**REQUIRED TASKS:**
**A)** Answer these about the forum thread, one line each:
(i) According to Dan8267 in post 30, what is the sole purpose of the statues?
(ii) In post 32, komputodo says to switch the word ISIS to what word?
(iii) In post 29, what does Dan8267 say about whether he or his ancestors owned slaves?
**B)** Write the next part of the forum thread on Confederate statues, starting after the last sentence shown.

**GIVEN TEXT:**

29   Dan8267   2017 Aug 21, 8:06am  

marcus says

It's just that you say American slavery was worse than Nazi atrocities. Really?

Have you even read the sources I referenced? Go back and do that.

Blurtman says

Dan8267 says

Glorifying the Confederacy

The problem with this country today is that people demand that their interpretation be the only interpretation. It is called narrow mindedness.

Again, apply the exact same standard you are proposing to ISIS or Al Qaeda. Were you even OK with a Mosque being built near the site of the Twin Towers? Would you be OK with a statue of Osama bin Laden? Hypocrisy is a sign of being wrong.

Tenpoundbass says

Dan why don't you apologize for owning Slaves in the past already so the rest of us can move on already?

Your comment clearly indicates your support of slavery and white nationalism. This is hardly a surprise.

As for me, neither I nor my ancestors owned any slaves. However, if they had, I would not be glorifying them.

30   Dan8267   2017 Aug 21, 8:07am  

YesYNot says

The bit about 'erasing history' is a lie, and that should be obvious. I've never seen monuments to Newton, Galileo, Hitler, Tesla, Columbus, Stalin, Mao, Pocohontas, etc. But I know who those people are. You don't learn history from strolling through the park. You find out who people literally put up on a pedestal.

Exactly. The sole purpose of the statues is to whitewash history.

31   FNWGMOBDVZXDNW   2017 Aug 21, 8:57am  

joeyjojojunior says

mildly amusing that McGee is devoting an entire thread to use poll results as evidence

Did someone say polls?

32   komputodo   2017 Aug 21, 9:54am  

Dan8267 says

There is no honor in fighting for evil, even if you consider the evil good. Every statement you have made could apply just as well to an ISIS fighter today. Why should I respect such fighters?

Now apply that line of reasoning to anyone that's been attacked by the US military and switch the word ISIS to AMERICAN. There are 2 sides to every story.

33   komputodo   2017 Aug 21, 10:10am  

YesYNot says

Embarrassed? To be embarrassed, doesn't there need to be another party that is not invested in the act to witness the embarrassment? It's hard for me to put in words so maybe I need a wordsmith to help out. What I'm trying to say is if Trump is our president, the president of all US citizens, the people that feel embarrased feel so because a German or Frenchman thinks that trump is an ass? Do you really think that most people give a flying fuck about what a german or a frog think?

**RECORDED INFORMATION:**
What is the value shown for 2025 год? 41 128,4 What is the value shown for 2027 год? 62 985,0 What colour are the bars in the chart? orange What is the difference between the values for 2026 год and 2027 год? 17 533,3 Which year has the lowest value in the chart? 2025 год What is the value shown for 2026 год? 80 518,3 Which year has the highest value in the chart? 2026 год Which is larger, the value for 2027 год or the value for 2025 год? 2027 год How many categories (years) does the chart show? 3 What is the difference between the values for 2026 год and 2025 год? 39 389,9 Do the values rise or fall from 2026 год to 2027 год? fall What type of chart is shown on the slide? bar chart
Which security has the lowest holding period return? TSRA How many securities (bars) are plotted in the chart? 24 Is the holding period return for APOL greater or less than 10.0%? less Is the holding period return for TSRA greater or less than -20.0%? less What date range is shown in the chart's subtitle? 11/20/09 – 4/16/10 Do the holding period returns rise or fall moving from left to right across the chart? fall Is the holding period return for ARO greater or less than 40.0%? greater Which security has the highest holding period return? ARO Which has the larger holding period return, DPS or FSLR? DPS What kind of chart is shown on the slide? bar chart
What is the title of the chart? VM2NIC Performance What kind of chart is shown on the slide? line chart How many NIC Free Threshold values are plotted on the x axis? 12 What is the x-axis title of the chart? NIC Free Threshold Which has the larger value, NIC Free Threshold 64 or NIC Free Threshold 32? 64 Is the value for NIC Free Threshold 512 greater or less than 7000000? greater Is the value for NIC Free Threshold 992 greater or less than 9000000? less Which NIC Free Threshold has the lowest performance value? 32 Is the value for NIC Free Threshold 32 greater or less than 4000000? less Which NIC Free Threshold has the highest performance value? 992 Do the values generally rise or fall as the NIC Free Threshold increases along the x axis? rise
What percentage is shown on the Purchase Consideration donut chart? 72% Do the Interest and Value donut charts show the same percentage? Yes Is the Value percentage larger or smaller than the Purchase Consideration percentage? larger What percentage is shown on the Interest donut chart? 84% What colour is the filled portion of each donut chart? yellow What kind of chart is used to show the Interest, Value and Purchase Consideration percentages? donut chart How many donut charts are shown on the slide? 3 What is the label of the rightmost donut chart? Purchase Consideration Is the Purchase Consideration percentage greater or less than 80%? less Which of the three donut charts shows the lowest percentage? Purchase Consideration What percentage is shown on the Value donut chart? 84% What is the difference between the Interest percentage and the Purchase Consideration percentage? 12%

**YOUR RESPONSES:**
**A)**
(i) To whitewash history.
(ii) AMERICAN.
(iii) Neither he nor his ancestors owned any slaves.

**B)**
If you have a crazy brother in your house and he does something really stupid and the only people in the house are family, do you still feel embarrassed? Or do you only feel embarrassed when there is an outsider witnessing the act?

34   Ceffer   2017 Aug 21, 10:45am  

Nobody is even considering how this damages the ecology of pigeons.

35   Dan8267   2017 Aug 21, 11:07am  

komputodo says

Now apply that line of reasoning to anyone that's been attacked by the US military and switch the word ISIS to AMERICAN. There are 2 sides to every story.

Please make the case that slavery is good. I have not heard that side of the story. Also feel free to make the pro-Holocaust argument.

Until you can do that, I'll accept that sometimes one side is just plain evil.

36   zzyzzx   2017 Aug 21, 11:29am  

Ban statues!

Since we will soon be taking down any statue that offends anybody, may as well get that out of the way.

39   MisdemeanorRebel   2017 Aug 21, 11:48am  

joeyjojojunior says

I find it mildly amusing that McGee is devoting an entire thread to use poll results as evidence. After how many previous posts about how polls are useless?

Once again, McGee's view is apparent--evidence is worthless is it disagrees with him, but it's immensely valuable when it agrees with him.

Yes, remember that time when all the polls said Trump was gonna get crushed, and all the 538 number crunchers at world reknowed NYT and elsewhere said so, and Hillary won the Election?

Boy, did they learn me.

The Shy Tory effect is well known. However, this poll is not asking who you are voting for, and I've never said that ALL polls on any subject are wrong.

40   MisdemeanorRebel   2017 Aug 21, 11:56am  

The point of this thread is:

Politically, the statue removal issue is a loser for Democrats. People either don't give a shit or think they should remain. Including a near plurality of Blacks and Democrats.